Reputation: 11
Uvicorn will not run inside thread because signals don't work in threads. Just removing the signal handling stops server from closing (needs to be forcefully shut down)
My solution was interferring with the __new__
function to get the server object and creating a shutdown function, and then binding that to a signal outside the thread.
However this is a really ugly solution. Are there better ways?
def run():
'''
Start uvicorn server
returns exit function
'''
server = None
old_new = uvicorn.Server.__new__
def spoof_server(self, *_, **__):
'''Interfeer with __new__ to set server'''
nonlocal server
server = old_new(self)
return server
uvicorn.Server.__new__ = spoof_server
uvicorn.Server.install_signal_handlers = lambda *_, **__: None
Thread(target=uvicorn.run, args=[make_app()]).start()
def exit_server():
print('exiting...')
server.handle_exit(None, None)
return exit_server
Upvotes: 1
Views: 7537
Reputation: 21
I was looking for something like this as well.
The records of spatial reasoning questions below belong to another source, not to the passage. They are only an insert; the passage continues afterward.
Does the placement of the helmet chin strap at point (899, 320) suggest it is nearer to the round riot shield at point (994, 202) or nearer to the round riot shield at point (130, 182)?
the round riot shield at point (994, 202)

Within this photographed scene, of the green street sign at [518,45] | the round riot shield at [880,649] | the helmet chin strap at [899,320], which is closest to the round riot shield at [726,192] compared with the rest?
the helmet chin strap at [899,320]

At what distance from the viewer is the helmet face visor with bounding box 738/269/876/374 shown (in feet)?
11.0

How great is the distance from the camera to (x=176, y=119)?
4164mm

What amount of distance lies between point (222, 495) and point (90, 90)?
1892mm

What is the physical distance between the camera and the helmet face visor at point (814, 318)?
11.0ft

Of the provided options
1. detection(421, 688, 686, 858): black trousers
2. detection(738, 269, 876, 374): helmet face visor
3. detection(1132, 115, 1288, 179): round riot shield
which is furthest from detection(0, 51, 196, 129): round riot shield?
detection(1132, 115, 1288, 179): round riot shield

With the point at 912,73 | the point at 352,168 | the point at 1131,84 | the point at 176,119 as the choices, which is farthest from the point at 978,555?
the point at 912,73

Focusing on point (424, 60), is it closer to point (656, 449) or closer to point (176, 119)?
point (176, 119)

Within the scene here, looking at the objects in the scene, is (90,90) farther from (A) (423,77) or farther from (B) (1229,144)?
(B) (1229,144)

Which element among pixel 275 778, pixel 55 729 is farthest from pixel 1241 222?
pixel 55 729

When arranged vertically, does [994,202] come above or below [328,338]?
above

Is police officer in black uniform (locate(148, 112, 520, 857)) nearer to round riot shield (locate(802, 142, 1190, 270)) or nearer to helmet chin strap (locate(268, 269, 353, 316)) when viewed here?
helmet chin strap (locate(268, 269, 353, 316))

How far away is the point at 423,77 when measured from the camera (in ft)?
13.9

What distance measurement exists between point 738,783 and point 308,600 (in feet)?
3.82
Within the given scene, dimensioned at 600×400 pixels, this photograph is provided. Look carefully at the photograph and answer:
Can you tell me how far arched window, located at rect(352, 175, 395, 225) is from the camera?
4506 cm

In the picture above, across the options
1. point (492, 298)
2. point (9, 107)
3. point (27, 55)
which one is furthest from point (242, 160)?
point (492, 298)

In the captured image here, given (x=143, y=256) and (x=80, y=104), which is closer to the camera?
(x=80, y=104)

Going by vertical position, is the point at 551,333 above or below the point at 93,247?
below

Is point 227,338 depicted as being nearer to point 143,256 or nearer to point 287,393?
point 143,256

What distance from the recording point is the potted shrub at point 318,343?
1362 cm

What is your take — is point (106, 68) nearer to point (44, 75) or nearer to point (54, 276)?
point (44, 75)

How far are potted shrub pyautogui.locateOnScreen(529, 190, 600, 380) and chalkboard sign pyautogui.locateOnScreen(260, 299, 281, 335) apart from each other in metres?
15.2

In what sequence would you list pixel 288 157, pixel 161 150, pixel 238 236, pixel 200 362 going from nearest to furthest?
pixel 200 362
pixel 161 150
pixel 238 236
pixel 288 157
I found this answer that helped me. https://stackoverflow.com/a/64521239/13029591
I'll post the snippet here:
import contextlib
import time
import threading
import uvicorn
class Server(uvicorn.Server):
def install_signal_handlers(self):
pass
@contextlib.contextmanager
def run_in_thread(self):
thread = threading.Thread(target=self.run)
thread.start()
try:
while not self.started:
time.sleep(1e-3)
yield
finally:
self.should_exit = True
thread.join()
config = Config("example:app", host="127.0.0.1", port=5000, log_level="info")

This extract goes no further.